Aufgaben:
1. Nenne das Gericht, das laut dem Beschluss des Obersten Gerichtshofs als Rekursgericht entschieden hat.
2. Schreibe den Beschluss des Obersten Gerichtshofs im Anschluss an seine letzte Zeile weiter.

++++ Zitierter Auszug

OGH 1Ob130/24k

OGH1Ob130/24k25.9.2024

Der Oberste Gerichtshof hat durch den Senatspräsidenten Dr. Musger als Vorsitzenden sowie die Hofräte und die Hofrätin Mag. Wurzer, Mag. Dr. Wurdinger, Mag. Wessely‑Kristöfel und Dr. Parzmayr als weitere Richter in der Rechtssache der klagenden und gefährdeten Partei H*, geboren am *, vertreten durch Dr. Markus Moser, Rechtsanwalt in Imst, gegen die beklagte Partei und Gegner der gefährdeten Partei J*, geboren am *, vertreten durch Dr. Walter Platzgummer, Rechtsanwalt in Innsbruck, wegen Ehescheidung (hier wegen Erlassung einer einstweiligen Verfügung nach § 382 Z 8 lit b 2. Fall EO) über den außerordentlichen Revisionsrekurs der klagenden und gefährdeten Partei gegen den Beschluss des Landesgerichts Innsbruck als Rekursgericht vom 16. Juli 2024, GZ 3 R 126/24m-45, in nichtöffentlicher Sitzung den

Beschluss

gefasst:

European Case Law Identifier: ECLI:AT:OGH0002:2024:0010OB00130.24K.0925.000

Rechtsgebiet: Zivilrecht

Fachgebiete: Exekutionsrecht, Familienrecht (ohne Unterhalt)

++++++++
++++ Datenübersicht

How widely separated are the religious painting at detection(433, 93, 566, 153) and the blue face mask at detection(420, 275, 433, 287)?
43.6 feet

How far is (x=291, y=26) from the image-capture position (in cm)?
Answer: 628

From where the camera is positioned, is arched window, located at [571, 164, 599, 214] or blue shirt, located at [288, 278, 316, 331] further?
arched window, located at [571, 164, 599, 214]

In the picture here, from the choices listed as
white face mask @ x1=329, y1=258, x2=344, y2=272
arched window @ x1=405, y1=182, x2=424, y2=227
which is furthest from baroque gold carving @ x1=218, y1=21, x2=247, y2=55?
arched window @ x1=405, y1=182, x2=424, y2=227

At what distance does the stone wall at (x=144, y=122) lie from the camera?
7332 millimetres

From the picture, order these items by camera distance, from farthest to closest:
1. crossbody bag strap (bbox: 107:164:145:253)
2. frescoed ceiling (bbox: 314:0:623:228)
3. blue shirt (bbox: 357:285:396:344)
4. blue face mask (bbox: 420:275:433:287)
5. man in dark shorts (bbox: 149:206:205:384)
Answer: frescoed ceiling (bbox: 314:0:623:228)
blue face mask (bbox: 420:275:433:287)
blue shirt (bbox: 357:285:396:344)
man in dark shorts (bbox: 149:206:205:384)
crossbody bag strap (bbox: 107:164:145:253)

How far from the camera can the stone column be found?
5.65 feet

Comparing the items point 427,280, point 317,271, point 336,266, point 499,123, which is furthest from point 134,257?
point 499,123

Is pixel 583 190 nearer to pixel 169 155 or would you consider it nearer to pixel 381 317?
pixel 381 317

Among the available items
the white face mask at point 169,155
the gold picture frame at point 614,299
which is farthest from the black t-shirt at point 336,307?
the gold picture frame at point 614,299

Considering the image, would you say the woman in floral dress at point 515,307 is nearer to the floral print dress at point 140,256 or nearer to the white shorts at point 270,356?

++++++++

Antworten je Aufgabe:
1. Das Landesgericht Innsbruck.

2.
Entscheidungsart: Zurückweisung mangels erheblicher Rechtsfrage

 

Spruch:

Der außerordentliche Revisionsrekurs wird gemäß §§ 402 Abs 4, 78 EO iVm § 526 Abs 2 erster Satz ZPO mangels der Voraussetzungen des § 528 Abs 1 ZPO zurückgewiesen.

 

Begründung:

[1] Das Erstgericht erließ im Scheidungsverfahren eine einstweilige Verfügung gemäß § 382 Z 8 lit b 2. Fall EO, mit der es dem Mann die Veräußerung und Belastung von drei Liegenschaften verbot und die Verbücherung eines Veräußerungs- und Belastungsverbots anordnete. Der Mann habe diese Liegenschaften zwar in die Ehe eingebracht, allerdings seien während dieser weitere Grundstücke dazu erworben und diesen Liegenschaften zugeschrieben worden. Auf einer Liegenschaft habe sich die Ehewohnung befunden. Da der Mann sonst kein Vermögen besitze und er beabsichtige, seinen Grundbesitz seinem Sohn aus erster Ehe zu übertragen, sei eine Sicherung des insoweit gefährdeten Aufteilungsanspruchs der Frau notwendig.

[2] Das Rekursgericht wies den Provisorialantrag ab und ließ den ordentlichen Revisionsrekurs nicht zu.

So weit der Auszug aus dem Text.